**INSTRUCTIONS TO FOLLOW**
Update the lines running from the line containing "What is the distance the" up to and including the line containing "6.12 meters", replacing "green foliage" with "green shrubbery" and leaving all else unchanged. Give back only those lines.

**TASK INPUT**
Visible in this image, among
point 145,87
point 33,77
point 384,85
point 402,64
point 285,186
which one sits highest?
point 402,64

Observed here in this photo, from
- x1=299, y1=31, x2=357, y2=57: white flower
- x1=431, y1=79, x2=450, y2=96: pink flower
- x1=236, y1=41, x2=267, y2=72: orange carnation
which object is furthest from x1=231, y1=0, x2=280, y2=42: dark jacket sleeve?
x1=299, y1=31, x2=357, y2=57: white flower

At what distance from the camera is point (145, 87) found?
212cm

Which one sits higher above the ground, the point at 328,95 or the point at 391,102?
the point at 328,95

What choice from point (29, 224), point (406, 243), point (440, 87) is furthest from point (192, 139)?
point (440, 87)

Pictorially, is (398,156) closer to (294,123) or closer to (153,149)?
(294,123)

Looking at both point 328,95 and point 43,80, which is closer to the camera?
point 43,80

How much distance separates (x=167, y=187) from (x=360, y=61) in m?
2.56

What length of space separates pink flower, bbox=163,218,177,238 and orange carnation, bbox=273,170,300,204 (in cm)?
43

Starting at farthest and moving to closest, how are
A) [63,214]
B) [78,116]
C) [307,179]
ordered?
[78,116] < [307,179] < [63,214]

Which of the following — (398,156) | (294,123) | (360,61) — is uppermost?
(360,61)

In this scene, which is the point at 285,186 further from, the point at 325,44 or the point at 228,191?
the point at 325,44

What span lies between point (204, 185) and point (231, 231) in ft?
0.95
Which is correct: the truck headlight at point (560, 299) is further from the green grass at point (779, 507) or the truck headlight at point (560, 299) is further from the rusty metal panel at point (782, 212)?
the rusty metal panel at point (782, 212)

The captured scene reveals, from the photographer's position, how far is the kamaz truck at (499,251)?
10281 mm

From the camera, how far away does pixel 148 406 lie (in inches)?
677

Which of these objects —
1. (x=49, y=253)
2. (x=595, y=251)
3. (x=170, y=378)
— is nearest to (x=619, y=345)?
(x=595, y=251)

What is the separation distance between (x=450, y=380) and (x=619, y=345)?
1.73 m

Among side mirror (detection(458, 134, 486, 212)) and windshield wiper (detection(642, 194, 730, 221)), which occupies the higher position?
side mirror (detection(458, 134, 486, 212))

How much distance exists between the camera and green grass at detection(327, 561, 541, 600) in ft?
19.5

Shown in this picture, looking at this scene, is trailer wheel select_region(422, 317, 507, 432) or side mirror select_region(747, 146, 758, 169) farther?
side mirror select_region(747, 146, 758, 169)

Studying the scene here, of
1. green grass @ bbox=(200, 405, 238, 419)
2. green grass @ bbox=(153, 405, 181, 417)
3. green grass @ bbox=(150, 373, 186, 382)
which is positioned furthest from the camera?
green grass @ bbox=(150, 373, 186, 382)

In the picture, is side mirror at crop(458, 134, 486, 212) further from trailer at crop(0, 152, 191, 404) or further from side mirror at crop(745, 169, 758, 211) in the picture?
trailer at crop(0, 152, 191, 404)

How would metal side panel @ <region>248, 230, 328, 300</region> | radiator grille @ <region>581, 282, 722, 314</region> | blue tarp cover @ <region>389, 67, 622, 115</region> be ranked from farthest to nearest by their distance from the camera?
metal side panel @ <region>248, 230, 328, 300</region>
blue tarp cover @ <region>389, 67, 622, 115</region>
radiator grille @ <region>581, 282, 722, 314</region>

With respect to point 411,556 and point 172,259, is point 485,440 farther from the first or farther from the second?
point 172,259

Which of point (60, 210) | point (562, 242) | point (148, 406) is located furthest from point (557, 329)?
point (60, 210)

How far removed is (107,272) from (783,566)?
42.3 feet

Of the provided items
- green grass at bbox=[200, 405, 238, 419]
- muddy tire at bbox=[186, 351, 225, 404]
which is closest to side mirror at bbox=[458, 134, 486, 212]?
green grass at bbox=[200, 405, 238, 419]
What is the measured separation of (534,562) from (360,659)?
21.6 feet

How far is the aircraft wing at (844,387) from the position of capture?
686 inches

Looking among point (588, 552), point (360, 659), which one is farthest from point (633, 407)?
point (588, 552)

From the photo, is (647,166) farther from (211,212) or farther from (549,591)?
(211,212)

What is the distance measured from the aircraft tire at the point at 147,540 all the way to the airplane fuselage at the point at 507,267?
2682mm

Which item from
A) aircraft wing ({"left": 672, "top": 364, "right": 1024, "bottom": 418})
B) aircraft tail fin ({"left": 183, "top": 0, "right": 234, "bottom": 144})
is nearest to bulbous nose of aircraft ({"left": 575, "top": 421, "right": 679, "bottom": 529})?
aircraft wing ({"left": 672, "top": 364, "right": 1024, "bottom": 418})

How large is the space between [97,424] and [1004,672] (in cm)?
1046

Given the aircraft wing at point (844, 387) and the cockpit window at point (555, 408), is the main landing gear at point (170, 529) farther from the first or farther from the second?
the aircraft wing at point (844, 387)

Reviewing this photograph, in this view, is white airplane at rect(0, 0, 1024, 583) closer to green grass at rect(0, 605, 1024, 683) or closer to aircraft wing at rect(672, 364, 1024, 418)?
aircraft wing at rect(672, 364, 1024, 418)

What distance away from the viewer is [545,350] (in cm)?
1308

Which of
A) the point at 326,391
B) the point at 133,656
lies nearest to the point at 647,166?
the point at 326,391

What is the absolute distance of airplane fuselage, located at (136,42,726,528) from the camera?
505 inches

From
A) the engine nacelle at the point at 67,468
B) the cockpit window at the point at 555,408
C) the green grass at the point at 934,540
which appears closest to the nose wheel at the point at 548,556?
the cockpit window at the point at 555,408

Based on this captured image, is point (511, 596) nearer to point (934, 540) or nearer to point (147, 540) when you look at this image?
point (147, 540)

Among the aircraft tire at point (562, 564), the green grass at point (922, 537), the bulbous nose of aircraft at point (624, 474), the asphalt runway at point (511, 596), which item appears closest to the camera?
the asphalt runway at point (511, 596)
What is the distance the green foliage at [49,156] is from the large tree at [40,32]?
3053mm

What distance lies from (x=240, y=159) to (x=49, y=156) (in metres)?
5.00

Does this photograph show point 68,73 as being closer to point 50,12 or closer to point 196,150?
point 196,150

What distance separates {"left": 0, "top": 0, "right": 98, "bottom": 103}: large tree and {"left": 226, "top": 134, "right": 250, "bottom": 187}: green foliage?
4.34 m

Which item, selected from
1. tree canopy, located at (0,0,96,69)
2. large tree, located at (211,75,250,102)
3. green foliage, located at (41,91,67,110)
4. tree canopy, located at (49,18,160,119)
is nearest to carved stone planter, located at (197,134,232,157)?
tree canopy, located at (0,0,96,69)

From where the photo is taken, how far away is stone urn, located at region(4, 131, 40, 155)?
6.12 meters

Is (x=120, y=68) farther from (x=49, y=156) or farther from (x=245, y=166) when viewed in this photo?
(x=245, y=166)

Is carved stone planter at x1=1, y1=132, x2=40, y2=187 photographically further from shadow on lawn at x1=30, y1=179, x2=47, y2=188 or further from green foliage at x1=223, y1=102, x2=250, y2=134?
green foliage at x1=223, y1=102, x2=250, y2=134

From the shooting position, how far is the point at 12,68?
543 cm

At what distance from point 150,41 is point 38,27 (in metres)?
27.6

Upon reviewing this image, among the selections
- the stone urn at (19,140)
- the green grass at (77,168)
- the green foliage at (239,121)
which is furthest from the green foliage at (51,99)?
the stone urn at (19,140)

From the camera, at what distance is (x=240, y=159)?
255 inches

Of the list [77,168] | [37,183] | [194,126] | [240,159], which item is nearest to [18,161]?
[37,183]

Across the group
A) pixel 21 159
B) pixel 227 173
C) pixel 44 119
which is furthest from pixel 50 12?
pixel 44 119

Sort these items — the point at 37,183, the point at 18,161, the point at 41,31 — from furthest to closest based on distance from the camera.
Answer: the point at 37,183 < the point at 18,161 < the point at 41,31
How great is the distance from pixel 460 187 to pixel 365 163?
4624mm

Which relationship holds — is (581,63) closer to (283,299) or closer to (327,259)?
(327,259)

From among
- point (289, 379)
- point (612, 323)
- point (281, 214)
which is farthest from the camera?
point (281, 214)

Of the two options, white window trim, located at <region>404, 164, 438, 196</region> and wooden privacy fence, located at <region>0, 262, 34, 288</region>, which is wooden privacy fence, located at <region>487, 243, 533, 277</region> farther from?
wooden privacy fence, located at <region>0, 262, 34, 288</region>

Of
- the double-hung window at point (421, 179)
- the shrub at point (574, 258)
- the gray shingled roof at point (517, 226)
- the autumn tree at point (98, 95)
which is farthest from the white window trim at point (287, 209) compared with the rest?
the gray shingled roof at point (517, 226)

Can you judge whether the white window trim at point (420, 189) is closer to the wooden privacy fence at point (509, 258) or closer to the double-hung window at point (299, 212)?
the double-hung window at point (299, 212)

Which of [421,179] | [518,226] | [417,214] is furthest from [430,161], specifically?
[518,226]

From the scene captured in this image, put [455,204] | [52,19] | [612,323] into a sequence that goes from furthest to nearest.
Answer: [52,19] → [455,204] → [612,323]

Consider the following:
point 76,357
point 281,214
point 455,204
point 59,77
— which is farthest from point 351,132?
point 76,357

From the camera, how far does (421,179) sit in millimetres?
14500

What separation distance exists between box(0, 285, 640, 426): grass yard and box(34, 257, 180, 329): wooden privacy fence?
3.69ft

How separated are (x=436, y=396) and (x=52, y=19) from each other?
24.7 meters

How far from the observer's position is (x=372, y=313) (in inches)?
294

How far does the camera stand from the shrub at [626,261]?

**RESPONSE**
What is the distance the green shrubbery at [49,156] is from the large tree at [40,32]?
3053mm

What distance lies from (x=240, y=159) to (x=49, y=156) (in metres)?
5.00

Does this photograph show point 68,73 as being closer to point 50,12 or closer to point 196,150?
point 196,150

What distance separates {"left": 0, "top": 0, "right": 98, "bottom": 103}: large tree and {"left": 226, "top": 134, "right": 250, "bottom": 187}: green shrubbery?
4.34 m

Which item, selected from
1. tree canopy, located at (0,0,96,69)
2. large tree, located at (211,75,250,102)
3. green shrubbery, located at (41,91,67,110)
4. tree canopy, located at (49,18,160,119)
is nearest to carved stone planter, located at (197,134,232,157)?
tree canopy, located at (0,0,96,69)

From where the photo is taken, how far away is stone urn, located at region(4, 131, 40, 155)?
6.12 meters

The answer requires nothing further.